**PROVIDED TEXT**
BEGIN

The good part of December 11 was the widespread, immediate, and very genuine response to this unprecedented disaster from both sides of our emotionally divided nation.

President Biden called Governor Beshear three times in one day and quickly declared a state of emergency. Our solidly Republican Congressional delegation wrote the President to also urge him to help. And, as we have come to expect despite our political polarization, thousands of red and blue Kentuckians and Tennesseans immediately began to help their neighbors.

Shelters and food supplied by both public and private sources appeared within twelve hours. Generators were quickly installed so grocery stores could open. Electrical power was restored in Murray within forty hours, with neighbors helping neighbors, often in dark and dangerous places, to supply power and to do search and rescue operations, especially in the Mayfield candle factory, where many were rescued.

Two men from Louisville drove a truck here that was full of food and dog food to be passed out free.

Even though communications were spotty for several days, reporters from major networks showed up and reported our disaster with accuracy and without bias, at least as far as I could tell.

Families received calls from relatives and friends from across America, another sign of caring and compassion. One former student of mine, raised in the Purchase but now living in Chicago, offered to hire a truck to drive a load of generators to our region. A man in Benton offered grazing land for animals. An Iowa farmer offered stalls for horses.

END

**QUESTIONS**
A – In the account of the December 11 disaster response, what offers of help does the paragraph beginning "Families received calls" list?
B – Could you carry the account of the December 11 disaster response forward from its final sentence?

**RECORDED INFORMATION**
BEGIN

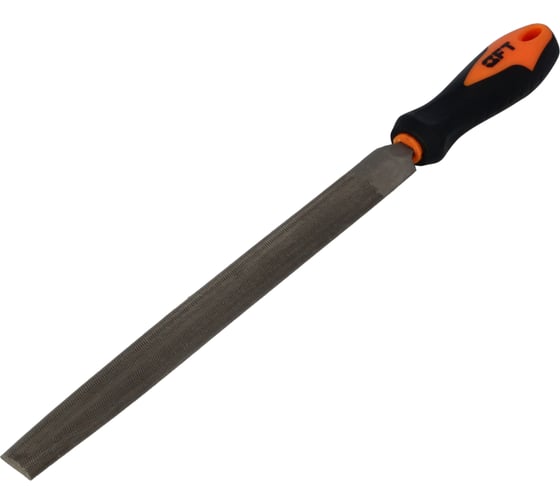 Полукруглый напильник FASTER TOOLS 150 мм 2794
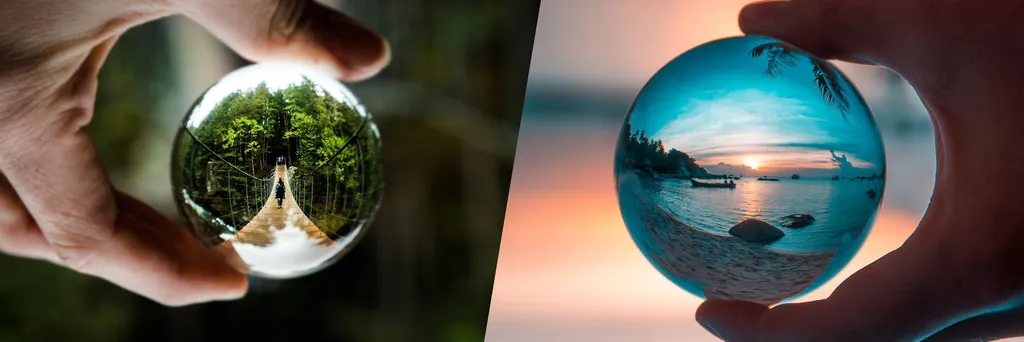 Forrás: lensball.com 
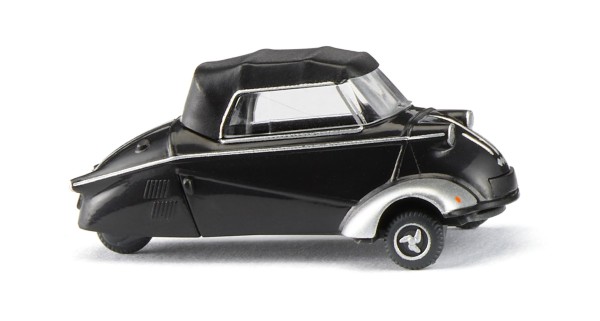 Messerschmitt KR 201 - schwarz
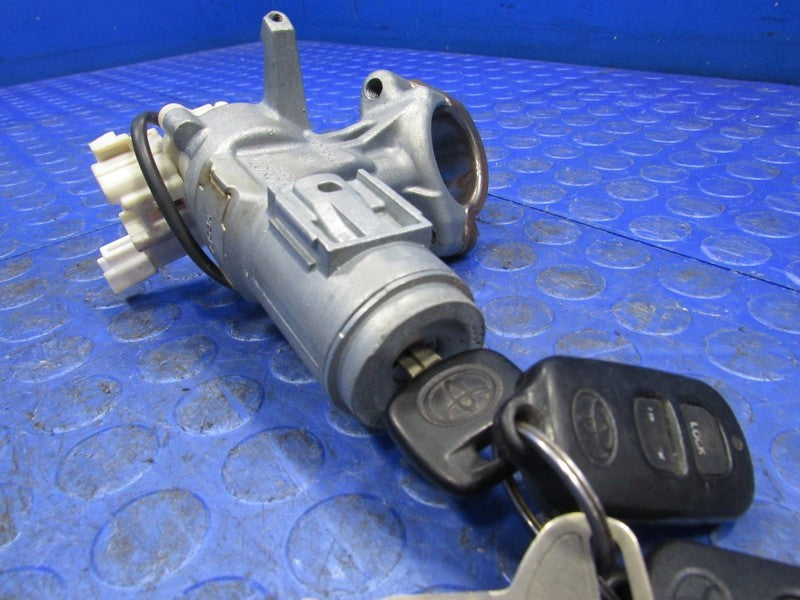 00-05 Toyota Celica Ignition Switch Steering Lock Cylinder Tumbler 2 K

END

**TASK-BY-TASK OUTPUTS**
A –
- A truck to drive a load of generators to the region, offered by a former student now living in Chicago
- Grazing land for animals, offered by a man in Benton
- Stalls for horses, offered by an Iowa farmer

B –
Let this be who we are in America!

We have an opportunity here, a chance to seize and build upon the moment of mutual caring and compassion that we have seen demonstrated this past week.

I am realistic enough to know that it will not be long before our internet-and-media-enhanced partisan anger, lies, and name-calling will begin again, as we return to our mutual fortresses.

But maybe, just maybe, we could try hard to prolong this “Christmas truce,” in imitation of the famous truce at Christmas in 1914 between French and German soldiers who played soccer in “no-man’s land” for several hours on the Western Front during World War I.

Conditions might be right for such a truce, even from an economic perspective. Consider the fact that much state and federal money will be flowing into Western Kentucky over the next several years. It will take years to rebuild homes, businesses and government buildings throughout our region—and there will be many good jobs to be filled doing this work.

But there is something deeper and more significant in our current response to disaster. It is not just motivated by self-interest. There is a genuine spirituality in what we are seeing, and it may or may not have much to do with what we think of as religion.

Elisabeth Kuebler-Ross, the late author who many years ago studied our death industry (funerals, burials, and all that) in her famous book, The American Way of Death (1969) once wrote: “People are like stained-glass windows. They sparkle and shine when the sun is out, but when the darkness sets in, their true beauty is revealed only when there is light from within.”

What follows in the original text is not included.